■ **Work to complete**: Below are entries. Reproduce exactly the lines between the line holding "[camera trap, expert-labeled]" and the line holding "A: Bos taurus (domestic cow).", inclusive, and only those.

■ **Input**:
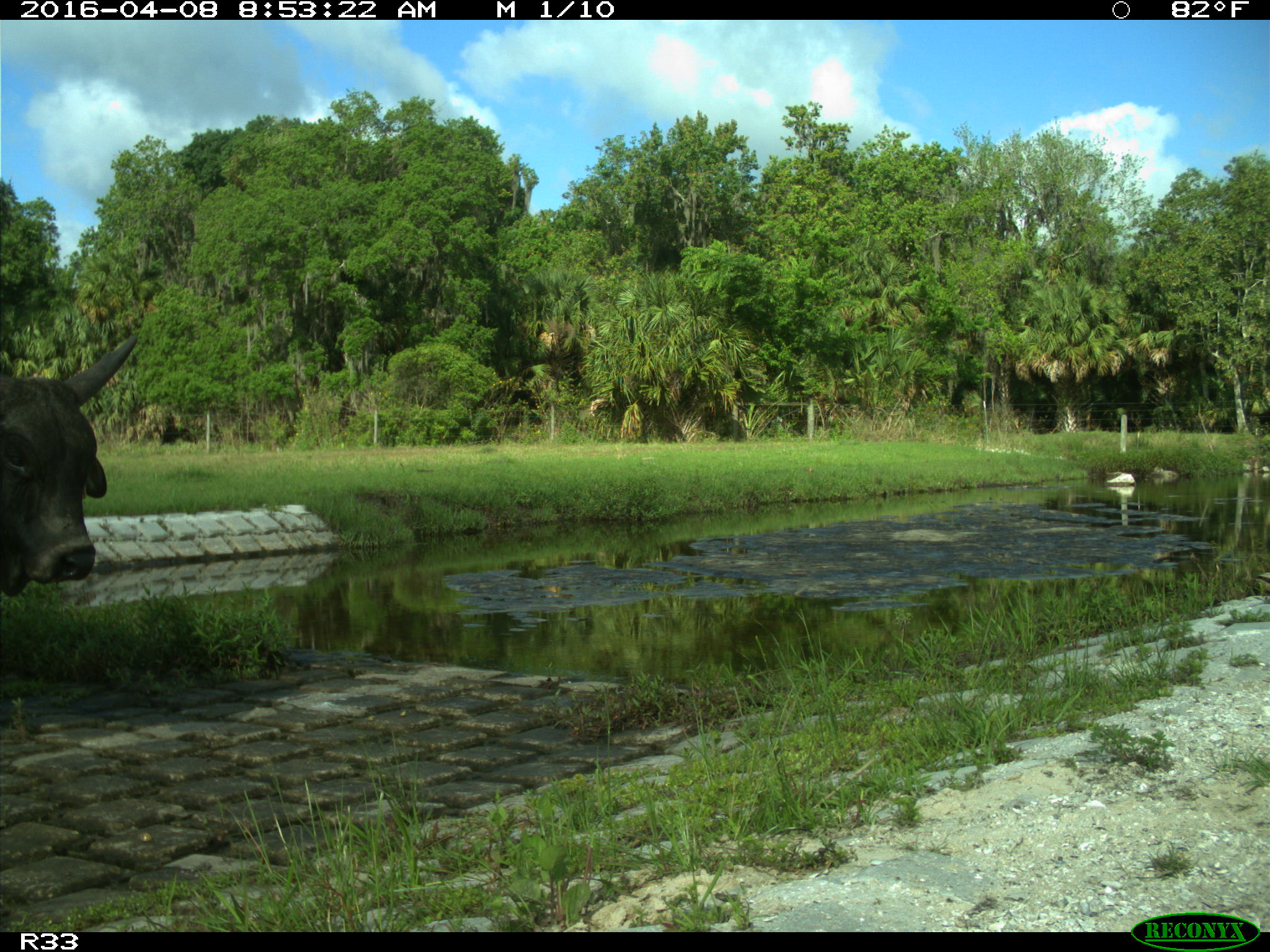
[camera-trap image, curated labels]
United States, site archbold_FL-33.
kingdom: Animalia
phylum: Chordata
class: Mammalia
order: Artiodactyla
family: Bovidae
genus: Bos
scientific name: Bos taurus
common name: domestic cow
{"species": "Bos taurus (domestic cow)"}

---

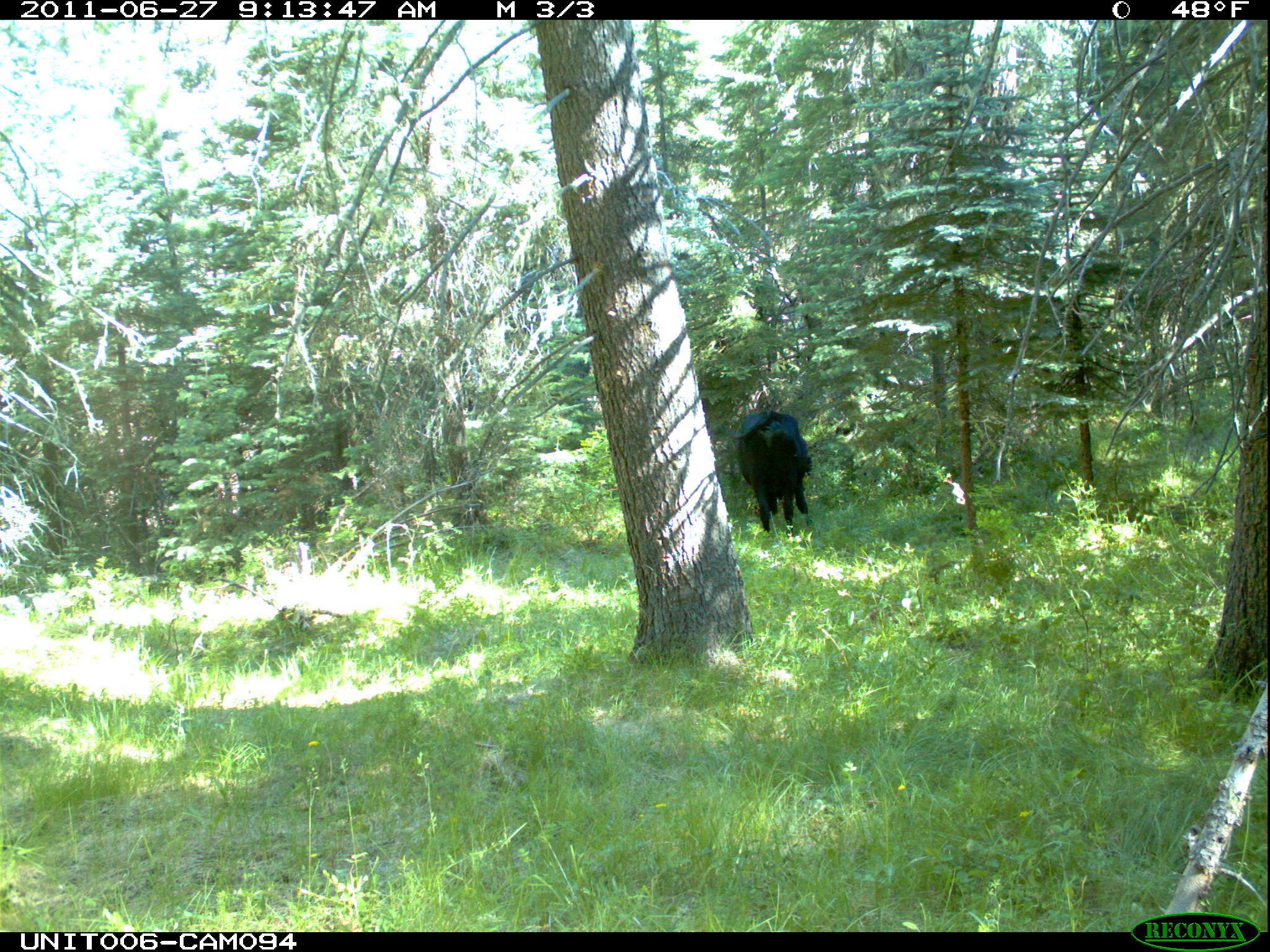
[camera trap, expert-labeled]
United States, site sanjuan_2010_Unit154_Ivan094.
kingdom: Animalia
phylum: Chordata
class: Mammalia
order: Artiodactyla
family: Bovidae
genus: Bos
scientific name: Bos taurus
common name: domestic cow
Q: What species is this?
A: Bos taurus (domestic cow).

■ **Exercise solution**:
[camera trap, expert-labeled]
United States, site sanjuan_2010_Unit154_Ivan094.
kingdom: Animalia
phylum: Chordata
class: Mammalia
order: Artiodactyla
family: Bovidae
genus: Bos
scientific name: Bos taurus
common name: domestic cow
Q: What species is this?
A: Bos taurus (domestic cow).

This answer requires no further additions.